Milan is the Italian financial capital and has a population of just under 1.4 million people. All museums, cultural centres, and ski resorts will be shut in the targeted areas.

The government degree said people in the quarantine zones would be advised to stay at home as much as possible. It shuts down all night clubs as well as gyms and swimming pools. Bars and restaurants will remain open but must ensure that everyone is seated at least a metre apart.

It stresses that entry into and out of the new quarantine zones would only be allowed for "serious reasons".

Until now, Italy had quarantined 11 villages with a combined population of 50,000 people in the Lombardy region and parts of the area around Venice.

The month-long ban on entry to places such as Venice could deliver a crippling blow to the city's already-struggling tourism industry.

There was no immediate word on whether the Italian Stock Exchange in Milan would remain open.

"I cannot fail to stress that the draft decree of the prime minister is - to say the least - messed up," Lombardy region president Attilio Fontan was quoted as saying by Italy's Sky TG24 rolling news channel.

The draft decree says that those who violate the restrictions could be punished by fines and jailed for up to three months.

The entire Lombardy region is home to 10 million.

The government decree also covers parts of the Veneto region around Venice as well as Emilia-Romagna's Parma and Rimini.

Those three cities have a combine population of around 540,000 people.

It was not immediately clear from either the decree or the media reports as to when the measure would go into effect.

Corriere Della Sera said it was "imminent".

The move comes as Italy's death toll from Covid-19 rose by 36 to 233 on Saturday while the number of infections shot up by a single-day record of 1,247 to hit 5,883.

Italy has recorded the most deaths of any country outside China and the third-most Covid-19 infections after China and South Korea.

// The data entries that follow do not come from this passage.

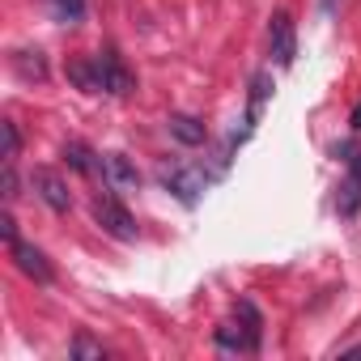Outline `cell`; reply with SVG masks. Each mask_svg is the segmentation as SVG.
Wrapping results in <instances>:
<instances>
[{"label": "cell", "instance_id": "cell-1", "mask_svg": "<svg viewBox=\"0 0 361 361\" xmlns=\"http://www.w3.org/2000/svg\"><path fill=\"white\" fill-rule=\"evenodd\" d=\"M90 213H94V221L102 226V234H111V238H119V243H132V238H136V221H132V213H128L115 196H98V200L90 204Z\"/></svg>", "mask_w": 361, "mask_h": 361}, {"label": "cell", "instance_id": "cell-2", "mask_svg": "<svg viewBox=\"0 0 361 361\" xmlns=\"http://www.w3.org/2000/svg\"><path fill=\"white\" fill-rule=\"evenodd\" d=\"M94 64H98V85H102V94H111V98H128V94L136 90L128 64H123L115 51H98Z\"/></svg>", "mask_w": 361, "mask_h": 361}, {"label": "cell", "instance_id": "cell-3", "mask_svg": "<svg viewBox=\"0 0 361 361\" xmlns=\"http://www.w3.org/2000/svg\"><path fill=\"white\" fill-rule=\"evenodd\" d=\"M30 188L39 192V200H43L51 213H68V209H73V192H68V183H64L56 170H47V166H39V170L30 174Z\"/></svg>", "mask_w": 361, "mask_h": 361}, {"label": "cell", "instance_id": "cell-4", "mask_svg": "<svg viewBox=\"0 0 361 361\" xmlns=\"http://www.w3.org/2000/svg\"><path fill=\"white\" fill-rule=\"evenodd\" d=\"M166 188L183 200V204H196L200 200V192L209 188V174L200 170V166H178V170H170L166 174Z\"/></svg>", "mask_w": 361, "mask_h": 361}, {"label": "cell", "instance_id": "cell-5", "mask_svg": "<svg viewBox=\"0 0 361 361\" xmlns=\"http://www.w3.org/2000/svg\"><path fill=\"white\" fill-rule=\"evenodd\" d=\"M268 39H272V56H276V64H281V68H289V64H293V56H298V39H293V18H289V13H272Z\"/></svg>", "mask_w": 361, "mask_h": 361}, {"label": "cell", "instance_id": "cell-6", "mask_svg": "<svg viewBox=\"0 0 361 361\" xmlns=\"http://www.w3.org/2000/svg\"><path fill=\"white\" fill-rule=\"evenodd\" d=\"M13 264L30 276V281H39V285H51V264H47V255L39 251V247H30V243H13Z\"/></svg>", "mask_w": 361, "mask_h": 361}, {"label": "cell", "instance_id": "cell-7", "mask_svg": "<svg viewBox=\"0 0 361 361\" xmlns=\"http://www.w3.org/2000/svg\"><path fill=\"white\" fill-rule=\"evenodd\" d=\"M102 183L106 188H140V170L123 153H106L102 157Z\"/></svg>", "mask_w": 361, "mask_h": 361}, {"label": "cell", "instance_id": "cell-8", "mask_svg": "<svg viewBox=\"0 0 361 361\" xmlns=\"http://www.w3.org/2000/svg\"><path fill=\"white\" fill-rule=\"evenodd\" d=\"M64 161H68L77 174H102V157H98L90 145H81V140H68V145H64Z\"/></svg>", "mask_w": 361, "mask_h": 361}, {"label": "cell", "instance_id": "cell-9", "mask_svg": "<svg viewBox=\"0 0 361 361\" xmlns=\"http://www.w3.org/2000/svg\"><path fill=\"white\" fill-rule=\"evenodd\" d=\"M166 128H170V136L174 140H183V145H204V123L196 119V115H170L166 119Z\"/></svg>", "mask_w": 361, "mask_h": 361}, {"label": "cell", "instance_id": "cell-10", "mask_svg": "<svg viewBox=\"0 0 361 361\" xmlns=\"http://www.w3.org/2000/svg\"><path fill=\"white\" fill-rule=\"evenodd\" d=\"M217 344H221L226 353H247V348H255V344H259V336H255L251 327H234V323H221V327H217Z\"/></svg>", "mask_w": 361, "mask_h": 361}, {"label": "cell", "instance_id": "cell-11", "mask_svg": "<svg viewBox=\"0 0 361 361\" xmlns=\"http://www.w3.org/2000/svg\"><path fill=\"white\" fill-rule=\"evenodd\" d=\"M336 209L344 213V217H353L357 209H361V161L348 170V178L340 183V196H336Z\"/></svg>", "mask_w": 361, "mask_h": 361}, {"label": "cell", "instance_id": "cell-12", "mask_svg": "<svg viewBox=\"0 0 361 361\" xmlns=\"http://www.w3.org/2000/svg\"><path fill=\"white\" fill-rule=\"evenodd\" d=\"M47 5H51V18L64 26H77L85 18V0H47Z\"/></svg>", "mask_w": 361, "mask_h": 361}, {"label": "cell", "instance_id": "cell-13", "mask_svg": "<svg viewBox=\"0 0 361 361\" xmlns=\"http://www.w3.org/2000/svg\"><path fill=\"white\" fill-rule=\"evenodd\" d=\"M13 64H18V73H22L26 81H43V77H47V64H43L39 51H18Z\"/></svg>", "mask_w": 361, "mask_h": 361}, {"label": "cell", "instance_id": "cell-14", "mask_svg": "<svg viewBox=\"0 0 361 361\" xmlns=\"http://www.w3.org/2000/svg\"><path fill=\"white\" fill-rule=\"evenodd\" d=\"M0 132H5V166L22 153V132H18V123L13 119H5V123H0Z\"/></svg>", "mask_w": 361, "mask_h": 361}, {"label": "cell", "instance_id": "cell-15", "mask_svg": "<svg viewBox=\"0 0 361 361\" xmlns=\"http://www.w3.org/2000/svg\"><path fill=\"white\" fill-rule=\"evenodd\" d=\"M73 357H94V361H102V344H94V340H85V336H77Z\"/></svg>", "mask_w": 361, "mask_h": 361}, {"label": "cell", "instance_id": "cell-16", "mask_svg": "<svg viewBox=\"0 0 361 361\" xmlns=\"http://www.w3.org/2000/svg\"><path fill=\"white\" fill-rule=\"evenodd\" d=\"M0 234H5V243H18V221L5 213V217H0Z\"/></svg>", "mask_w": 361, "mask_h": 361}, {"label": "cell", "instance_id": "cell-17", "mask_svg": "<svg viewBox=\"0 0 361 361\" xmlns=\"http://www.w3.org/2000/svg\"><path fill=\"white\" fill-rule=\"evenodd\" d=\"M348 128H353V132H361V102L353 106V115H348Z\"/></svg>", "mask_w": 361, "mask_h": 361}, {"label": "cell", "instance_id": "cell-18", "mask_svg": "<svg viewBox=\"0 0 361 361\" xmlns=\"http://www.w3.org/2000/svg\"><path fill=\"white\" fill-rule=\"evenodd\" d=\"M340 357H361V344H357V348H344Z\"/></svg>", "mask_w": 361, "mask_h": 361}]
</instances>
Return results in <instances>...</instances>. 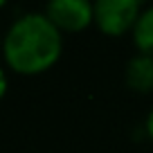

Official figures showed the number of people receiving intensive care in hospitals jumped to 567 from 462 on Friday.

All 22 Italian regions have now registered cases and one new death was reported Friday in the Lazio region that includes Rome and its outskirts.

The southeastern region of Puglia around the city of Bari recorded its second death on Saturday.

Italy's civil protection service also revealed that the northern Lombardy region around Milan that has seen well over half of all infections had started "experiencing difficulties with the (number of) beds available in hospitals".

"We have beds available in other regions to help Lombardy," civil protection service chief Angelo Berrelli told reporters.

Meanwhile, Pope Francis's Angelus prayer on Sunday will be livestreamed in a break with centuries-old tradition, the Vatican announced, as the number coronavirus cases topped 100,000.

The Angelus prayers - normally delivered by the pontiff from his window  - will "be broadcast via livestream by Vatican News and on screens in Saint Peter's Square," the Vatican said.

The Vatican, which has reported its first coronavirus case, had promised to review the 83-year-old pontiff's schedule "to avoid the dissemination" of the new Covid-19 disease.

The accelerating spread of the illness emptied Italian train stations and turned usually thronged parts of Rome into a ghost town.

Many of the city's outdoor restaurants and cafes were either closed on Friday night or had free tables overseen by forlorn staff with little to do but chat.

The street that runs from Rome's Colosseum along the Forum was deserted and the magnificent ruins stood in their natural splendour - without being swarmed by tourists - on a sunny Saturday afternoon.

"The situation here in Rome really is catastrophic," city guide Francesca Sposito told AFP outside the Colosseum.

"I think the newspapers have really exaggerated things and scared people away."